Hildenbrand’s music is defined by the restless nature of a true seeker. Over the years his explorations have taken him to a variety of places and spaces, nonetheless, his destination continues to be the ever elusive vanishing point: the realm of the mystical. Ultimate truth and pure beauty remain forever on the horizon. His is a journey into the core of music.
Coming from a musical family, Hildenbrand was introduced to music at a very early age. His grandfather was a classical conductor and his father played guitar.
Hildenbrand studied jazz and improvisation with Mick Goodrick at Berklee College of Music, in Boston (USA), and graduated from the University of Music in Rotterdam (Netherlands).
The more he studied music, the more he was convinced that this was his calling. Hence, he decided to live in seclusion and devoted all of his time to perfecting his craft. He wanted to understand music from the inside.
During his journey Hildenbrand dove into a variety of musical cultures and dedicated himself to mapping the connections between them. He realised that there is a common ground that underpins all musical expressions. It’s as if music is this absolute entity, with immanent laws, that we are only beginning to understand.
After returning to Berlin, Hildenbrand was introduced to Turkish music. He studied with the oud master Nuri Karademirli, at the Conservatory of Turkish Music. Karademirli helped him to reach a deeper understanding of classical Turkish music, which then allowed him to transfer its microtonal expressions back to the guitar.
Hildenbrand has a complicated relationship with the guitar: he feels more connected to the sounds of the Turkish oud, Indian sarod, Afghan rabab and Persian tar. But, at the same time, he is fully committed to this instrument and even more so to expanding its sonic limitations. His distinct personal approach to playing allows him to interweave a multitude of sounds and concepts in his music.
Hildenbrand’s musical journey also took him to India’s cultural capital, Calcutta, where he studied Indian classical music with sarod master Ranajit Sengupta.
In India, he discovered the magic inherent in everyday life. Spirituality was omnipresent there and an intuition started to mature inside of him that there is more to reality than what the mind is able to grasp. This revelation had a profound effect on him. Hildenbrand doesn‘t subscribe to any religion, but through his music he is able to unlock this hidden space. India, with all the special encounters that he had there, sharpened his antennae for this particular experience.

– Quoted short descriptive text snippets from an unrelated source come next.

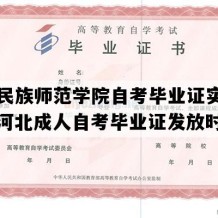 河北民族师范学院自考毕业证实拍图片（河北成人自考毕业证发放时间）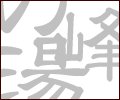 湯の峰温泉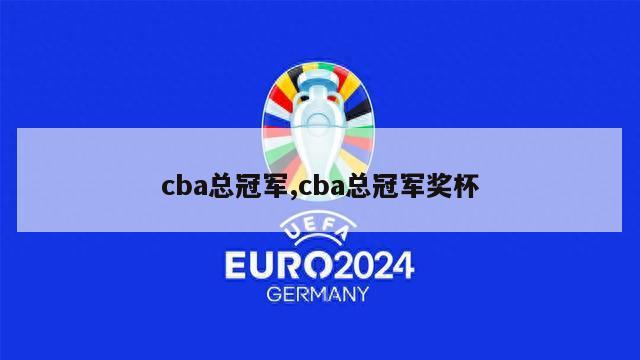 cba总冠军,cba总冠军奖杯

In 2019, Hildenbrand expanded his musical vocabulary through the addition of his singing voice. At first, he would sing to double the melody and add additional textures to the guitar. Singing also amplified the depth of his connection to music.
In 2021, he created a new language based on a thorough research and a systematic exploration of the phonetic building blocks of speech (sourced from all languages). He created his own syllable database that includes about 300 unique syllables, from which he composes his “lyrics” by following tonal and associative pictorial and poetic criteria.
In Hildenbrand’s own words: Music is a place of longing for me. It is a lens through which we have access to a more sublime aspect of our existence. Music allows us to experience a certain type of liberation, opens us up to an overwhelming sense of bliss. It’s like we are opening a door, just a little bit, and we catch a glimpse of what paradise could look like.
Drawing from the musical traditions of the Orient and India, European music, Persian music and jazz, Berlin-based German guitarist and composer Hub Hildenbrand reveals spaces previously closed to the guitar. For incorporating his singing voice into his solo concerts he created a new language following sonic and associative criteria. Hildenbrand comes from a musical family, he studied at Berklee College of Music (Boston, USA) with Mick Goodrick and graduated from the University of Music in Rotterdam (Netherlands). He studied Turkish Classical music with the oud master Nuri Karademirli at the Conservatory of Turkish Music in Berlin (Germany) and learned North Indian Classical music in Calcutta (India) from sarod master Ranajit Sengupta. Hildenbrand has directed numerous ensembles of his own, composed music for film and theater, and released 15 albums of his own music. His touring has taken him beyond Europe to the USA and India, to festivals such as the Delhi International Arts Festival, the Berlin-Istanbul Festival, folkBALTICA, the Rudolstadt Festival, and Bardentreffen Festival (Nuremberg), the Cultural Festival of the University of Cyprus and the Amari Green Festival Crete. Hildenbrand has worked with internationally renowned musicians such as Palle Mikkelborg, Hein van de Geyn, Ranajit Sengupta, Nuri Karademirli, Zacharias Spyridakis, Rhys Chatham, Rupak Bhattacharjee, Levent Yildrim, and Farhad Safari. Hildenbrand was awarded grants from the Berlin Senate, the Musikfonds and the German Music Council, among others. He was supported by the Goethe-Institut, the Initiative Musik and the Embassy of Turkey and Cyprus. Hildenbrand conduced masterclasses at universities and has students around the world.